Collected data
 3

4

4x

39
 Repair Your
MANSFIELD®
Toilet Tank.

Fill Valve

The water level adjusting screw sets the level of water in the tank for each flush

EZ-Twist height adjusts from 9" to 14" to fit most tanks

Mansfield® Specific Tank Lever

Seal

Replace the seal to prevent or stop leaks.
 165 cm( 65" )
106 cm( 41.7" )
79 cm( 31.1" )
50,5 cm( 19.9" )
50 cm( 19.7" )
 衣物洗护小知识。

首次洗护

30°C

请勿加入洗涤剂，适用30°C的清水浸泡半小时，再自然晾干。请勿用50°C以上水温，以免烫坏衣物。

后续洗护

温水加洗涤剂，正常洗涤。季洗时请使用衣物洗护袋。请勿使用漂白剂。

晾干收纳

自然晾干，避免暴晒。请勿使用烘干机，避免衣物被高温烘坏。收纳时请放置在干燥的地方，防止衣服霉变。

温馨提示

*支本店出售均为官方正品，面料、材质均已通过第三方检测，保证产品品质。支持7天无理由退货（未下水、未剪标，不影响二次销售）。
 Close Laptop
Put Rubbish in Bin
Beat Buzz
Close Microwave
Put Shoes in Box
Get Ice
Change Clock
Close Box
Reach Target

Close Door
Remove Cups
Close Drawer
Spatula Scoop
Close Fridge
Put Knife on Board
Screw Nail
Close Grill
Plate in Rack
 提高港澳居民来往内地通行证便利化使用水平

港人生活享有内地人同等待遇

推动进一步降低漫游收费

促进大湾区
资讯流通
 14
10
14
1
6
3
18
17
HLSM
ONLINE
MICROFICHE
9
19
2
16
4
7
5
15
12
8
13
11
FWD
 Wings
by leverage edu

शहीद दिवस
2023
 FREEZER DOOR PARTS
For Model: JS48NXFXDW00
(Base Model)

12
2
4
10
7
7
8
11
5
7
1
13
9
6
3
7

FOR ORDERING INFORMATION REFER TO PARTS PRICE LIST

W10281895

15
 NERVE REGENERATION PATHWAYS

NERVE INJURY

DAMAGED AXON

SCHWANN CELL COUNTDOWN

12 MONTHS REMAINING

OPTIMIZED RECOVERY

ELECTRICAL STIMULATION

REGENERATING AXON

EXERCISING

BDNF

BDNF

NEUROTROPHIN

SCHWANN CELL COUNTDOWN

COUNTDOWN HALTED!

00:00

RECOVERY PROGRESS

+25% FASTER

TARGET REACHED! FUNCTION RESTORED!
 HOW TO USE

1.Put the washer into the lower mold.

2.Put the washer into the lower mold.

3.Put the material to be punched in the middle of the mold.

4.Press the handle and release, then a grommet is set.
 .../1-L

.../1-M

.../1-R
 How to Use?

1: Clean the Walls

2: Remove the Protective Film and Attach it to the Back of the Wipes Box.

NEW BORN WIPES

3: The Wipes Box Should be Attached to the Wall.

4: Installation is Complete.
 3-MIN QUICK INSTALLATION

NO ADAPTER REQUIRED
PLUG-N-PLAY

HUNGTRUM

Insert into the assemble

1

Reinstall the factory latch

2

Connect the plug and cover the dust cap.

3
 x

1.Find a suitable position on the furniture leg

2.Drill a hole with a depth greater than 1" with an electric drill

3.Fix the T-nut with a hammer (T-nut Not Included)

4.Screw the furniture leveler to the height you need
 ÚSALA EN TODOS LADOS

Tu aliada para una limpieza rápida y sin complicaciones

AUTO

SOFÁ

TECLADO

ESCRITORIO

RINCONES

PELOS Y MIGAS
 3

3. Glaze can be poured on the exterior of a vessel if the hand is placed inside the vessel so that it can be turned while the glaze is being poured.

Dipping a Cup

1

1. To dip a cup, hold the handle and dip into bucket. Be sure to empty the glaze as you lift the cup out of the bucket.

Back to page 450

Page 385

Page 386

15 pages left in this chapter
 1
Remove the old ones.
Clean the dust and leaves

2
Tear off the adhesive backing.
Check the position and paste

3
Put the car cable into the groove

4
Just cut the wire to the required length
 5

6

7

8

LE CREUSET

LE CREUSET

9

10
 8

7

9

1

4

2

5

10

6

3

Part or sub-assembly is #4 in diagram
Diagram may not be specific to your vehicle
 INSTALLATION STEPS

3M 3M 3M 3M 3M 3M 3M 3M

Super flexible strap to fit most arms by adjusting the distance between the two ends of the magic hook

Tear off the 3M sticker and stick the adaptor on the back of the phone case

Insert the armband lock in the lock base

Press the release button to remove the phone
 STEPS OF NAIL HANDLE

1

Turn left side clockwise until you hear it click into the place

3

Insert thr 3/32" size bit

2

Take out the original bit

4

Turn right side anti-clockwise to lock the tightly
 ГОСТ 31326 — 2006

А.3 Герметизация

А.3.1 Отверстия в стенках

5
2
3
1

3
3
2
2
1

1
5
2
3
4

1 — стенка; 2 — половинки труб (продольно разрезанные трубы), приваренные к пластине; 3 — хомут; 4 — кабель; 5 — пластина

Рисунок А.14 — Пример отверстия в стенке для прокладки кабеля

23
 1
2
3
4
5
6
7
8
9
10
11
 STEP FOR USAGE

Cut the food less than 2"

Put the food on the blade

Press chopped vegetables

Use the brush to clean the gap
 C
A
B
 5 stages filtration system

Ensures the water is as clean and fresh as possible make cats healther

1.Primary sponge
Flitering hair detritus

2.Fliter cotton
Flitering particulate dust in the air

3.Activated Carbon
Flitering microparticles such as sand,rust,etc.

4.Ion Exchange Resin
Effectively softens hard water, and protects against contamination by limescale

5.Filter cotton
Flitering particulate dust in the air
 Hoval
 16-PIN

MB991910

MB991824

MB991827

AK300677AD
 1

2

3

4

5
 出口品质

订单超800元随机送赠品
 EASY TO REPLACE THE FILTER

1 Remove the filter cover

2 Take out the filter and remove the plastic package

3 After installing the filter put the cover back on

• EXERCISE AIM
Pull out all lines from the entries above in which the word "water" appears.

• PROBLEM SOLUTION
The water level adjusting screw sets the level of water in the tank for each flush
Ensures the water is as clean and fresh as possible make cats healther
Effectively softens hard water, and protects against contamination by limescale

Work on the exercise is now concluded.